Para onde vão as coisas que poderiam ter sido mas não
foram? Haverá uma dimensão paralela, uma cidade
perdida, um reino do faz-de-conta ou um lugar assim,
onde o que quase aconteceu possa finalmente existir em
paz, longe da frieza dos historiadores e das
estatísticas?
Talvez por conta do ofício de escritor ou quem sabe
pelo fato de ser um renhido otimista, acredito que
exista uma esquina do universo, uma contramão do
tempo, onde Deus guarda – talvez apenas para deleite
particular – os fatos que estiveram a um passo de
existir no mundo concreto, e que por um capricho
qualquer não vingaram. Lá devem repousar as glórias
que teriam chegado às páginas dos jornais e dos livros
de história, registradas para sempre com cores de
verdade – e não com as tintas da nossa imaginação –,
não fosse por uma palavra, uma singela condicional,
que esconde sua força descomunal por trás de duas
letrinhas: se.
Os mais antigos diziam que se ‘se’ jogasse, ‘se’ era
artilheiro. É uma frase divertida – até porque começa
justamente com a inexorável condicional – mas discordo
dela. Discordo e digo mais: ‘se’ joga sim, e joga uma
barbaridade. Ao menos nas minhas crônicas sempre
haverá lugar para um ‘se’ artilheiro, um ‘se’ campeão.
Nos meus textos o herói da semana sempre poderá ser um
‘se’. Um ‘se’ ou um de seus irmãos fraternos: o
‘talvez’, o ‘quem sabe’, o ‘por que não?’, ou outros
menos votados.

● Registros exibidos
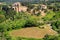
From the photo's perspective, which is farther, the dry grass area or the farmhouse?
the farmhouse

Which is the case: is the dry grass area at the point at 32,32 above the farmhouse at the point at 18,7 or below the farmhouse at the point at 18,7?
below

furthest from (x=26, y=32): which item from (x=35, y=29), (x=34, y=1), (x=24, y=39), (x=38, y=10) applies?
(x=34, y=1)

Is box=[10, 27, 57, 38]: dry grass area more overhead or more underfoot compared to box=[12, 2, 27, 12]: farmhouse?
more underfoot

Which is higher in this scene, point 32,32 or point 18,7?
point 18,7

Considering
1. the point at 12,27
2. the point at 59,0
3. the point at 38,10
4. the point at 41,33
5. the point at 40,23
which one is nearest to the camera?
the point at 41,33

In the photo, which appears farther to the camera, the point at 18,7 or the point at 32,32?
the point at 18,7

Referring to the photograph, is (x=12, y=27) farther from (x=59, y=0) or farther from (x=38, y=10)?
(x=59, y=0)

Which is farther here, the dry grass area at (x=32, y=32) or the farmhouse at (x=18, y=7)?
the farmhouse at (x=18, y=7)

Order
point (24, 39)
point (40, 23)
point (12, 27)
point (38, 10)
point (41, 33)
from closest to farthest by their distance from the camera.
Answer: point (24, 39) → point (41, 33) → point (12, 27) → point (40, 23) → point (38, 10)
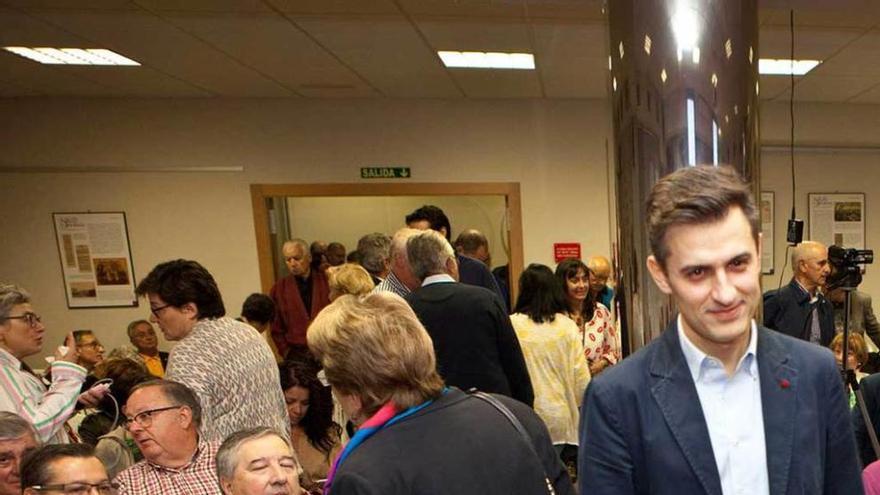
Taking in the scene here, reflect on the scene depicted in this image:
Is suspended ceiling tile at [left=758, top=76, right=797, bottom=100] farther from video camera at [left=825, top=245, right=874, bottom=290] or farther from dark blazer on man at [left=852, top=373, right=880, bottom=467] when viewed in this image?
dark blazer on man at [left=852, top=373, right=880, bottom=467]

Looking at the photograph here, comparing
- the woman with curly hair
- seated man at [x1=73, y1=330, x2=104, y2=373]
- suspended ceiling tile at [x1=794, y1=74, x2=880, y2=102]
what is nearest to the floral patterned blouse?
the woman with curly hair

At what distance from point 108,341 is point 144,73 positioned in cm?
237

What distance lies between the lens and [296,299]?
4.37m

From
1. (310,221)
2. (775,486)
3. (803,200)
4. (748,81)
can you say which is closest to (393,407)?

● Detalhes do exercício
Resuma em duas frases o texto sobre a palavra “se”.

● Resultado
O texto pergunta para onde vão as coisas que poderiam ter sido e não foram, e expressa a crença de que exista uma esquina do universo onde Deus guarda os fatos que estiveram a um passo de existir e não vingaram por causa da condicional “se”. Discordando do dito antigo de que, se “se” jogasse, seria artilheiro, afirma que “se” joga sim e que, em suas crônicas, o herói da semana sempre poderá ser um “se” ou um de seus irmãos, como “talvez”, “quem sabe” e “por que não?”.